• TASK REQUIREMENTS
Gather every line in the records that contains the word "light", and copy each of those lines out.

• RAW DATA

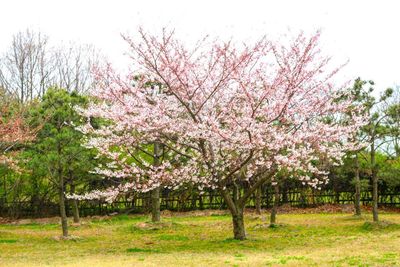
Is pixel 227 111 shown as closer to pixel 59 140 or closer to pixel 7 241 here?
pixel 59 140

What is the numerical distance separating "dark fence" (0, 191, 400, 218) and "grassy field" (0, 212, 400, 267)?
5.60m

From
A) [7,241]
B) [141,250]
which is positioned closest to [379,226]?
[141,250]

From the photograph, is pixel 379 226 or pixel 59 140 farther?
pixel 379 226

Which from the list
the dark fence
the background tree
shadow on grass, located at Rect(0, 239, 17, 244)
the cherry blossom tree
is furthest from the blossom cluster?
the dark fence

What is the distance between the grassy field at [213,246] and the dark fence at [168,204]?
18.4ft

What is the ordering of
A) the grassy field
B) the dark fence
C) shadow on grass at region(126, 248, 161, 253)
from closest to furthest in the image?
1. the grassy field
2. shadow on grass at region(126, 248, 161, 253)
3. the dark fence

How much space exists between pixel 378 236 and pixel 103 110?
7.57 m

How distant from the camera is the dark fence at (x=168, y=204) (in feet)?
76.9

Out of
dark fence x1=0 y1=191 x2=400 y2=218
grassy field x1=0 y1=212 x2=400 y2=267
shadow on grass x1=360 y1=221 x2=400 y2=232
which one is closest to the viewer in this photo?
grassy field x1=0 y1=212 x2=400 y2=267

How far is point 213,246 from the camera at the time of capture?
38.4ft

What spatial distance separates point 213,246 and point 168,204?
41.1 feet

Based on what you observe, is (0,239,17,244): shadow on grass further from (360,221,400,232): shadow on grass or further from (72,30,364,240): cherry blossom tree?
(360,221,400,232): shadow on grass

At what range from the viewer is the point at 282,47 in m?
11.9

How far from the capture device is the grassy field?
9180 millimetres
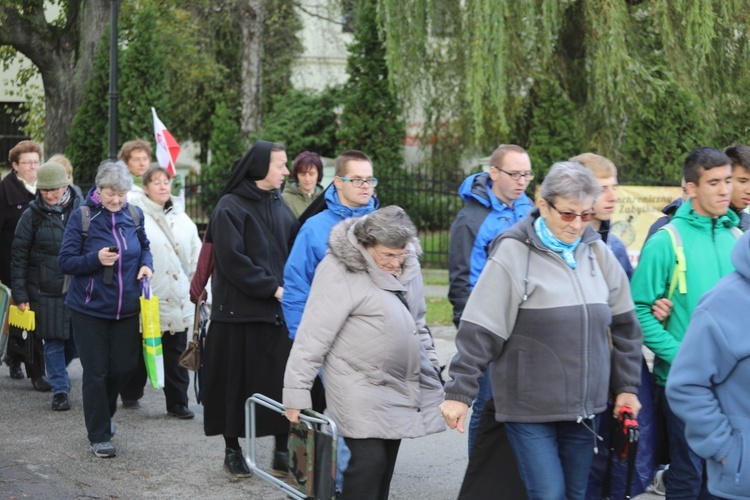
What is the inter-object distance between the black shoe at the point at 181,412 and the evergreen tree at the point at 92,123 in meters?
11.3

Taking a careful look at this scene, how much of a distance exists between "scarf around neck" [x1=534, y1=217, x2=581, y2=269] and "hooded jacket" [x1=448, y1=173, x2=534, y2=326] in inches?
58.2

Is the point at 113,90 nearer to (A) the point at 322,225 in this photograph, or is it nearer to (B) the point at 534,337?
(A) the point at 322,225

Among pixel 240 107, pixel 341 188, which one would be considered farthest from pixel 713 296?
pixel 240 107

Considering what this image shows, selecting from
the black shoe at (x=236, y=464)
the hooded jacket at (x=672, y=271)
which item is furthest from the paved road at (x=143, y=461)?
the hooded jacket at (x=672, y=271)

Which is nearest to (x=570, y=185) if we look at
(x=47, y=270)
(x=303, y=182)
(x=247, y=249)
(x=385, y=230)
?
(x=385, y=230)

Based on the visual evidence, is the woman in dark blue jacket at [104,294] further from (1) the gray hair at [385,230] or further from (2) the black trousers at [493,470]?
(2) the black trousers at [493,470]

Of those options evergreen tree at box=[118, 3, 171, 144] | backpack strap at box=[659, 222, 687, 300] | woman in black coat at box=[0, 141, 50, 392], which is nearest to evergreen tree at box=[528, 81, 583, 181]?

--

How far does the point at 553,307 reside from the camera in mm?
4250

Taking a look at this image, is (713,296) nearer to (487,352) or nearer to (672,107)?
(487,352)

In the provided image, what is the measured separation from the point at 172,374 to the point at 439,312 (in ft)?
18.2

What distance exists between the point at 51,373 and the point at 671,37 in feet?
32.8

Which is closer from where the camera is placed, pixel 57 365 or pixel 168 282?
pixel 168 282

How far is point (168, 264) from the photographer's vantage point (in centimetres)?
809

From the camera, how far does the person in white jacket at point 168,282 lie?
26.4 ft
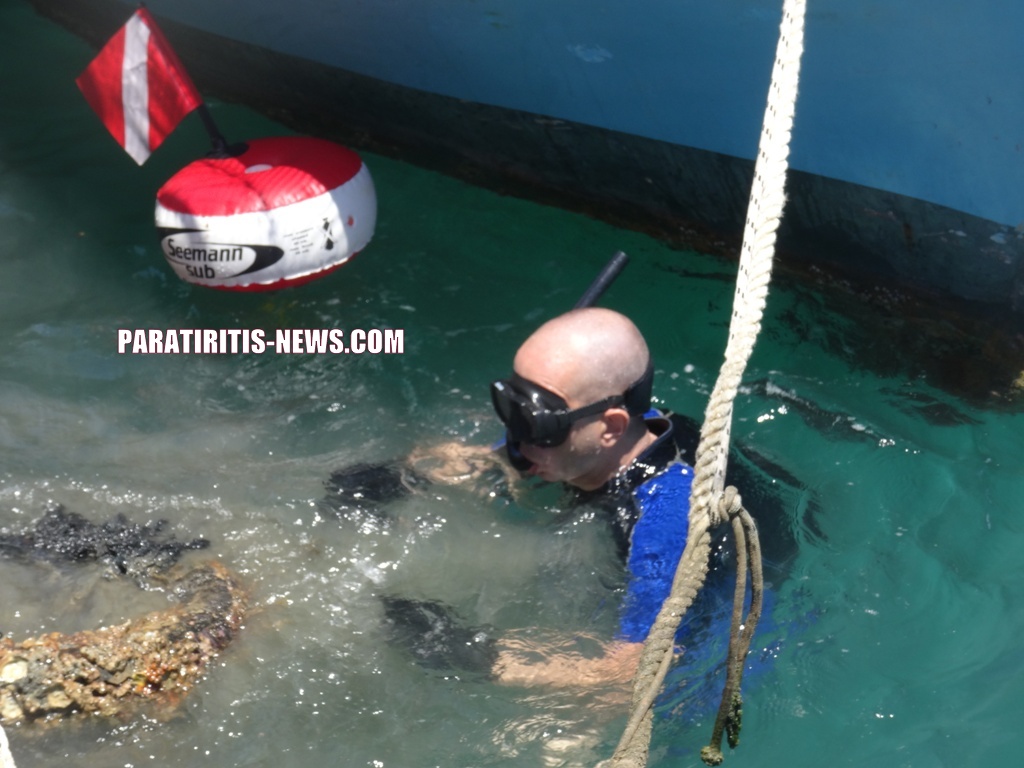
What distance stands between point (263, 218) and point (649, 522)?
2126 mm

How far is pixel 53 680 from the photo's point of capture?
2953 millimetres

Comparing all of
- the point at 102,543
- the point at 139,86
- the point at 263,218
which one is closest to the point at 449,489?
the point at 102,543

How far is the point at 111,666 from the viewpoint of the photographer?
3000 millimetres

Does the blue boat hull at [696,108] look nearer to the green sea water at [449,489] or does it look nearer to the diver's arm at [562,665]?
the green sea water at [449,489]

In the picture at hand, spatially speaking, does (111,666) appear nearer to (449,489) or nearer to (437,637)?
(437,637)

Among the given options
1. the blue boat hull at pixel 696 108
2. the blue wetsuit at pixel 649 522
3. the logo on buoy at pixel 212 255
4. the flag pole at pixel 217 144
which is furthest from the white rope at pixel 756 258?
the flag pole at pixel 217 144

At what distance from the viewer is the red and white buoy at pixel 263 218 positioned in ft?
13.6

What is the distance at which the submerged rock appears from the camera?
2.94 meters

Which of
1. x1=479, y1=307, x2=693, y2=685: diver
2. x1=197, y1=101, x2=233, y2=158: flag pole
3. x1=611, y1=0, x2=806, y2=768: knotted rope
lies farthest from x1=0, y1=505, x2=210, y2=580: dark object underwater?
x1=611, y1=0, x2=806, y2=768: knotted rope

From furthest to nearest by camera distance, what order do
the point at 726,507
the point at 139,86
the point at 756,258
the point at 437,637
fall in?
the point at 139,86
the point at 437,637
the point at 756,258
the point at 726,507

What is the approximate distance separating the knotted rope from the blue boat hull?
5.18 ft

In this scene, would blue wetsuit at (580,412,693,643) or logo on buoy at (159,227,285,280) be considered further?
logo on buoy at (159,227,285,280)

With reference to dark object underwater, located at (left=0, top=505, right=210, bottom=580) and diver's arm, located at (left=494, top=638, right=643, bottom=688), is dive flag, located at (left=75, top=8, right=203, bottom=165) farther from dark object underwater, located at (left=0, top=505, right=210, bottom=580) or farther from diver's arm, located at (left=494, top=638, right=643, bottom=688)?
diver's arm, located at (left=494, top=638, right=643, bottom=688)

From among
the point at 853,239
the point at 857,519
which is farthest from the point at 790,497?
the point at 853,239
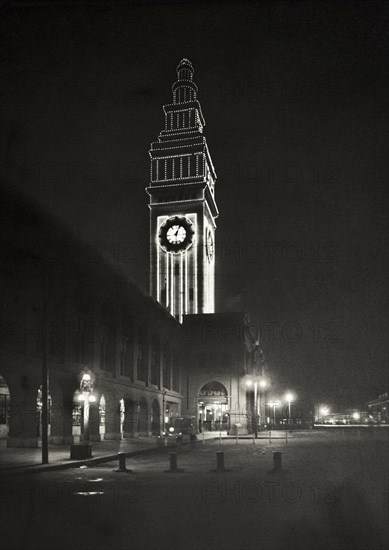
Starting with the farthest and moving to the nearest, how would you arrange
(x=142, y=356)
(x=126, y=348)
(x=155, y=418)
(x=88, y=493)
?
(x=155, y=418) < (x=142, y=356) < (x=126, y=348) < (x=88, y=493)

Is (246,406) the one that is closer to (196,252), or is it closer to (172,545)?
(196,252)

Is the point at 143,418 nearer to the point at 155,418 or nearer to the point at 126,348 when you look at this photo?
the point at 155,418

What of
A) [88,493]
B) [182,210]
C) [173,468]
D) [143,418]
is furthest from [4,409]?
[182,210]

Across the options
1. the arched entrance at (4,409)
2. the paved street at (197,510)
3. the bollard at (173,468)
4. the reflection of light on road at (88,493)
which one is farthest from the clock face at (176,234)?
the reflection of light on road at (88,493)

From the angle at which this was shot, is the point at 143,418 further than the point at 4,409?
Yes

• ANSWER TO THE PROBLEM
4. the reflection of light on road at (88,493)
the reflection of light on road at (88,493)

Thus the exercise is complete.